Parts of the exercise -
A: Retype the portion of the Exile in Guyville blog post that opens with the words "Liz Phair - Dance" and closes with "girls with cancer.".
B: Write what comes next in the blog post about Exile in Guyville, picking up after its final sentence.
[Text block Boundary: Start]
Monday, June 23, 2008

Even when I was 17

In celebration of Exile in Guyville's 15th anniversary/me being a big loser, I have decided to guide everyone through the album. And yes, it's my Number One Desert Island Pick. kthnxbaii
Liz (we're on a first name basis) has always said that Exile in Guyville was a feminist response to The Rolling Stones' Exile On Main Street:
“It had to be either putting [Mick Jagger] into his place, like if he was talking about walking down the street, and he’s talking about he’s mister footloose and fancy free, doesn’t meet anyone who gives a damn,...I had to write a song about how much pain you could cause someone with that kind of attitude.” Yeah. I hate that guy.
In “Dance of the Seven Veils,” Liz transforms herself into Salomé, ordering the head of her lover on a silver platter. It was the first time I ever heard a woman reclaim the word cunt. It was awesome.
Liz Phair - Dance of the Seven Veils
Liz Phair - Never Said
Liz Phair - Soap Star Joe
Liz Phair - Explain It To Me
Phair came out of the Chicago indie scene around the same time as Smashing Pumpkins, Urge Overkill, and Material Issue. The experience of living in Wicker Park, the west-town neighborhood that is still the symbolic base for Chicago’s hipsters and artists, was what fueled Guyville (an appropriate title, considering her role as one of the few women in a male-dominated indie-rock society). Of course, I could only wish for my interpretation of the title to be associated with anti-social boys who look like 12 year old girls with cancer.
Liz Phair - Canary
Liz Phair - Mesmerizing By far the most famous Phair song, "Fuck & Run" is the most representative of the album: it’s incredibly introspective and confessional, reflecting romantic disappointment that is pretty universal. It's also the first Liz Phair song I ever heard. Can you even imagine what that would to do a spongy, lonely, impressionable adolescent? Well you don't have to really, I am that kid! And look how I turned out.
In its list of the 500 best albums (Exile is number 328), Rolling Stone said that it “is one of the saddest songs ever written about dreaming of romance and settling for less.”
[Text block Boundary: End]
[Source information Boundary: Start]
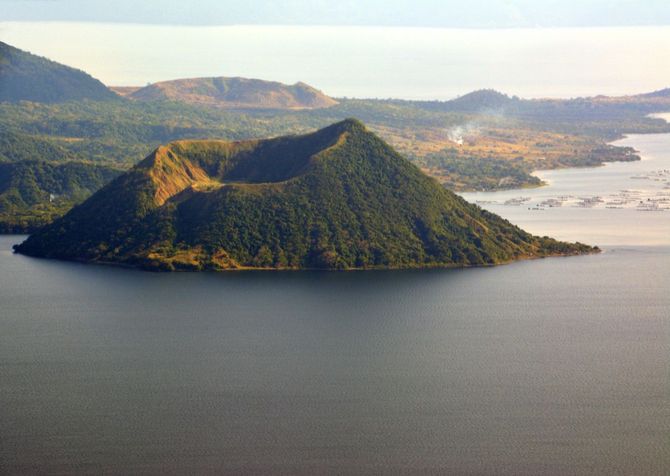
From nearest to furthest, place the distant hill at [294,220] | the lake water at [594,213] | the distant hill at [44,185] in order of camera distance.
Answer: the distant hill at [294,220] < the lake water at [594,213] < the distant hill at [44,185]

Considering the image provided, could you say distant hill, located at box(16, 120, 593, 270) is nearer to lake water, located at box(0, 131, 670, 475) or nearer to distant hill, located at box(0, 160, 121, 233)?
lake water, located at box(0, 131, 670, 475)

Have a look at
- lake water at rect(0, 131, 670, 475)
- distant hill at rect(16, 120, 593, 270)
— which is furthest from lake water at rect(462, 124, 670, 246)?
lake water at rect(0, 131, 670, 475)

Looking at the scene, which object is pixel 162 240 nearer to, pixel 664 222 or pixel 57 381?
pixel 57 381

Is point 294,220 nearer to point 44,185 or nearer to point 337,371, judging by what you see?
point 337,371

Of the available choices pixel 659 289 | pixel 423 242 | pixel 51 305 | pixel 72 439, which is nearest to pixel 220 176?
pixel 423 242

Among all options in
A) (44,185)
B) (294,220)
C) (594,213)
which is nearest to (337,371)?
(294,220)

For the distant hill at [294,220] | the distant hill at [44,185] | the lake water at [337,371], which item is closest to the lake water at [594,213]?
the distant hill at [294,220]

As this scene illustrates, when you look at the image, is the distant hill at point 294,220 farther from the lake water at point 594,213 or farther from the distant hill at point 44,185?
the distant hill at point 44,185
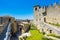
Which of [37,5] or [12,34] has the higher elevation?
[37,5]

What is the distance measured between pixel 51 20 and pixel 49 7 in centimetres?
377

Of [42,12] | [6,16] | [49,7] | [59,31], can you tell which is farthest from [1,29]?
[59,31]

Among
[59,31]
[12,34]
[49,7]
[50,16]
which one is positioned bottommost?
[12,34]

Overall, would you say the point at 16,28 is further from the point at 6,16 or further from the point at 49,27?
the point at 49,27

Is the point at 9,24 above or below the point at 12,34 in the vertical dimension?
above

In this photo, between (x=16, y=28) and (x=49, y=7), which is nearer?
(x=49, y=7)

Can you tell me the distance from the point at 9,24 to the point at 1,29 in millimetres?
3636

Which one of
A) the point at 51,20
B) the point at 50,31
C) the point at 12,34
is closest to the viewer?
the point at 50,31

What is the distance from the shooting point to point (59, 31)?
822 inches

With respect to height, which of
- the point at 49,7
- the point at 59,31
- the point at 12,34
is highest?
the point at 49,7

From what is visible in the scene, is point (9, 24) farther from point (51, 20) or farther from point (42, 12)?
point (51, 20)

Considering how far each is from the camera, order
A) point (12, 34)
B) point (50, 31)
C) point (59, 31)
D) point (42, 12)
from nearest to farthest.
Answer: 1. point (59, 31)
2. point (50, 31)
3. point (42, 12)
4. point (12, 34)

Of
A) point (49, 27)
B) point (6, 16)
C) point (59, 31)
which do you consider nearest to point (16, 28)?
point (6, 16)

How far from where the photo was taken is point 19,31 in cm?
3806
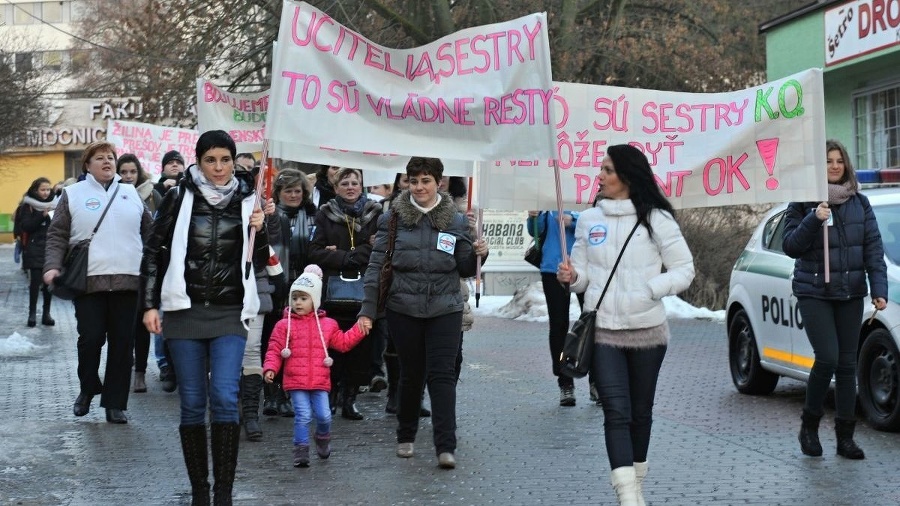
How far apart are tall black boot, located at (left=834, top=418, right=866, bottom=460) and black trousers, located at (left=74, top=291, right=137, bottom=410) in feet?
15.5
[Source information Boundary: End]
Answers for the exercise -
A:
Liz Phair - Dance of the Seven Veils
Liz Phair - Never Said
Liz Phair - Soap Star Joe
Liz Phair - Explain It To Me
Phair came out of the Chicago indie scene around the same time as Smashing Pumpkins, Urge Overkill, and Material Issue. The experience of living in Wicker Park, the west-town neighborhood that is still the symbolic base for Chicago’s hipsters and artists, was what fueled Guyville (an appropriate title, considering her role as one of the few women in a male-dominated indie-rock society). Of course, I could only wish for my interpretation of the title to be associated with anti-social boys who look like 12 year old girls with cancer.

B:
Liz Phair - Fuck & Run
Liz Phair - Girls Girls Girls

“Divorce Song” is my number one favorite song of all time (Sorry, D.A.N.C.E.!) It contains the finest lines Liz Phair ever wrote:

It’s harder to be friends than lovers

and you shouldn’t try to mix the two.

‘Cause if you do it and you’re still unhappy

then you know that the problem is you

Liz Phair - Divorce Song

Liz Phair - Shatter Liz unapolgetically and aggressively asserts her sexuality on "Flower":

I want to fuck you like a dog
I want to be your Blow Job Queen

And when she says, “You’re probably shy and introspective, but that’s not part of my objective,” I can’t help but think of her ripping apart the indie-rock dudes in Wicker Park fifteen years ago. You better believe she’d chew up Vampire Weekend and spit them back out without much thought. Dude, they are like Keith Gessen for the ears.
Liz Phair - Flower

Liz Phair - Johnny Sunshine

Liz Phair - Gunshy

Liz Phair - Stratford On Guy

Liz Phair - Strange Loop
The reissue of Exile in Guyville, featuring the Guyville Redux DVD and four bonus tracks (previously unreleased demo recordings, a new studio track, and an untitled instrumental), drops TOMORROW BITCHES. I've already pre-ordered mine. Whatever.

1 comment:

tegaN said...

fuck trash you are amazing.
were you born clutching a copy of teen vogue?